If you're looking for a how to setup. I'll include a short how to underneath the summary "How to"
This project is used to practice Python and SQL together.
The purpose of this project was to get a better understandment of Reddit and what controls their engagement. The hypothesis that the amount of comments per a submission drives the upvote counter higher, thus to the front page. I was also curious on which titles or words were most often on each subreddit on the /r/all.
The question comes up, I have this cool idea and want to spread this idea far and wide. Which subreddit do I choose? Which wording do I go with and which do I avoid? Do you want to focus on the most comment engagment to drive conversation or do you just want some time to shine on the front page of reddit? Maybe a mix of all of the above? With the right data we can give answers to all these...
The intial answer well answer together is what drivers most upvotes? Is it the amount of comments, maybe subreddit, or subscribers? Most likely a mix of all three, but I went we with a hypothesis that comments drives the amount of upvotes higher. Thus what's the ratio of upvotes and comments per each subreddit?

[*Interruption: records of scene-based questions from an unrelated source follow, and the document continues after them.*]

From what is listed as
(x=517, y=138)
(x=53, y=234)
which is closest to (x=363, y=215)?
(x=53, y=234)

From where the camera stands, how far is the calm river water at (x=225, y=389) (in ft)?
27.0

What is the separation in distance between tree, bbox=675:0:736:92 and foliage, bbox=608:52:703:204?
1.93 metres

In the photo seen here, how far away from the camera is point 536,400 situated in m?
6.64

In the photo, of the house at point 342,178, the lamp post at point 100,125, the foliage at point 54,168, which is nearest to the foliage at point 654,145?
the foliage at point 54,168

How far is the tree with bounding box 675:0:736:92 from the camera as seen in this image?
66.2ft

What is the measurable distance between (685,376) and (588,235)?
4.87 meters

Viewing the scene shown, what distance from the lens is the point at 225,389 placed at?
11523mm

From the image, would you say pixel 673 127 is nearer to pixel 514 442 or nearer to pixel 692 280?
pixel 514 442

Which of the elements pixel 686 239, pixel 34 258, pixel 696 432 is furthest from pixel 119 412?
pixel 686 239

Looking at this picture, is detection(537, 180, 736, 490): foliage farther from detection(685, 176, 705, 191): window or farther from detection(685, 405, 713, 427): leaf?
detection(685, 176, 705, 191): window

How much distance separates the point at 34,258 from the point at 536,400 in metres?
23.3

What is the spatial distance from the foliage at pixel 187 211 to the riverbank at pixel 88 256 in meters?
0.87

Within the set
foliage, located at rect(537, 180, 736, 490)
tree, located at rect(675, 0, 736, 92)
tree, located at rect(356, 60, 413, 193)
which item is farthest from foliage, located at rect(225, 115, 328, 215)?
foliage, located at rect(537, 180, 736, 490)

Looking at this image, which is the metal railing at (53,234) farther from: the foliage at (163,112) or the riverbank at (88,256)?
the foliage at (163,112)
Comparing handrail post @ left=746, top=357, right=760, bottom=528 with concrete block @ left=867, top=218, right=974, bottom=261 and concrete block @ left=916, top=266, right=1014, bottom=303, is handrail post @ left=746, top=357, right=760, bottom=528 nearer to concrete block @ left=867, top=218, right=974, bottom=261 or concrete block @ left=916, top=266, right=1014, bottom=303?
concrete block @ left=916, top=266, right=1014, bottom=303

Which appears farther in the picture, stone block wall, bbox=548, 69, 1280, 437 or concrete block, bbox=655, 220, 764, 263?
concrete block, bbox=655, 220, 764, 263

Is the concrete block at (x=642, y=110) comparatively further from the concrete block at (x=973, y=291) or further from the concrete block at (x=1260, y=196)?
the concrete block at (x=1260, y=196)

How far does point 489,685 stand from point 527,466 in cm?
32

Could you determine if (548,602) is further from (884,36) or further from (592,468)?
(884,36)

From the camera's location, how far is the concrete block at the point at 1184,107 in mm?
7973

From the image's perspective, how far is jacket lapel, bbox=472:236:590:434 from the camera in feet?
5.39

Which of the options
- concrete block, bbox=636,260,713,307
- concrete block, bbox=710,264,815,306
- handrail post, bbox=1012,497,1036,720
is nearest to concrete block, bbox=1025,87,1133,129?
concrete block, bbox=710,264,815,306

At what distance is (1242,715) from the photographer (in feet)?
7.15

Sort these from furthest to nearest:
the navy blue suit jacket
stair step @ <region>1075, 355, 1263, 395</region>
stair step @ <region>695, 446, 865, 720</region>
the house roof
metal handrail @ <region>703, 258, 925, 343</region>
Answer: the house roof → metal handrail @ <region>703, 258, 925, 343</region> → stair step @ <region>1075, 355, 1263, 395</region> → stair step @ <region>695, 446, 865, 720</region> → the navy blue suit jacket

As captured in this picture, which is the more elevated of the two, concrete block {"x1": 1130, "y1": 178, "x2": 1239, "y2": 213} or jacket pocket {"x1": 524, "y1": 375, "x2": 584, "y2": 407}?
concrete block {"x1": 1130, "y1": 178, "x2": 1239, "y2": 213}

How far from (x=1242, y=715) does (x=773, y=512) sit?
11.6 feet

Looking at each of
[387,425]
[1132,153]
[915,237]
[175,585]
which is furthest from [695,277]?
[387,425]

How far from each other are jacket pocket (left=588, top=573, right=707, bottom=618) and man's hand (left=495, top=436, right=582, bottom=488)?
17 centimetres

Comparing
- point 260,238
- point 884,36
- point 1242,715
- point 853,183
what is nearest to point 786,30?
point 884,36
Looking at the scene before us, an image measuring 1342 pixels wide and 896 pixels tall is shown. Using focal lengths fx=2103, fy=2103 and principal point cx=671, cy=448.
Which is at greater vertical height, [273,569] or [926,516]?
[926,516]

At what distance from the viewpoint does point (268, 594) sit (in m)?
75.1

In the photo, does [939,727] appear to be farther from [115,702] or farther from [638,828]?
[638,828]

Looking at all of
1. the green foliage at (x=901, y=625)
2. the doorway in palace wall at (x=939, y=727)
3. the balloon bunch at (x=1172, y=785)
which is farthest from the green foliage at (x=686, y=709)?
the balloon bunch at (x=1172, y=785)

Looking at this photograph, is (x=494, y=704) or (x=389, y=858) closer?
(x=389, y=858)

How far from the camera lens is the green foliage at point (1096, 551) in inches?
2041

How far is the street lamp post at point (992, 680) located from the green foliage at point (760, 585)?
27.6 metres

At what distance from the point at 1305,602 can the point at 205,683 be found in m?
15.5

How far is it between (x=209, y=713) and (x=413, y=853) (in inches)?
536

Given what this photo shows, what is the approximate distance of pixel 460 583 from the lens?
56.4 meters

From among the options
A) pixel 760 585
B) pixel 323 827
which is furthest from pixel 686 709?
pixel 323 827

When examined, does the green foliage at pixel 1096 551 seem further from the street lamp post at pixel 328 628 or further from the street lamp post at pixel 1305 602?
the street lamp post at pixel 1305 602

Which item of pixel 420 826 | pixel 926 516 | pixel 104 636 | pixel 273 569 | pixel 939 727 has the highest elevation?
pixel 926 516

We will need a few bits of data:
- The title
- Subreddit
- Number of Upvotes
- Number of Comments
- Number of Subscribers
- The rank of the submission
Note: Version 3 has expanded this to submission ID, time created, time of the pull, words of the title, name of the author, author ID, author's comment and link karma, stored in relational database to save space for later use and analysis
- My hypothesis that comments do drive engagment was shown by correlation to upvotes of .289899, however subscribers to the particular subreddit had a higher correlation than comments at .313972. However to have a valid conclusion we'll have to wait a little bit for the a bigger sample size on the wording question as well.
Use Reddit API to gather information then use it gage engagement
You'll need:
PuTTy - https://www.chiark.greenend.org.uk/~sgtatham/putty/latest.html
PGadmin4
Reddit API account/PRAW
psycopg2
BlockingScheduler(if you want data to pull at set times)
I'm using a PostgreSQL database, but if you want to use another SQL just change out psycopg2 for the corresponding library import.
How to install/use - Windows
- Setup a server - I used DigitalOcean.com - the server does have to support the database language you choose(SQL)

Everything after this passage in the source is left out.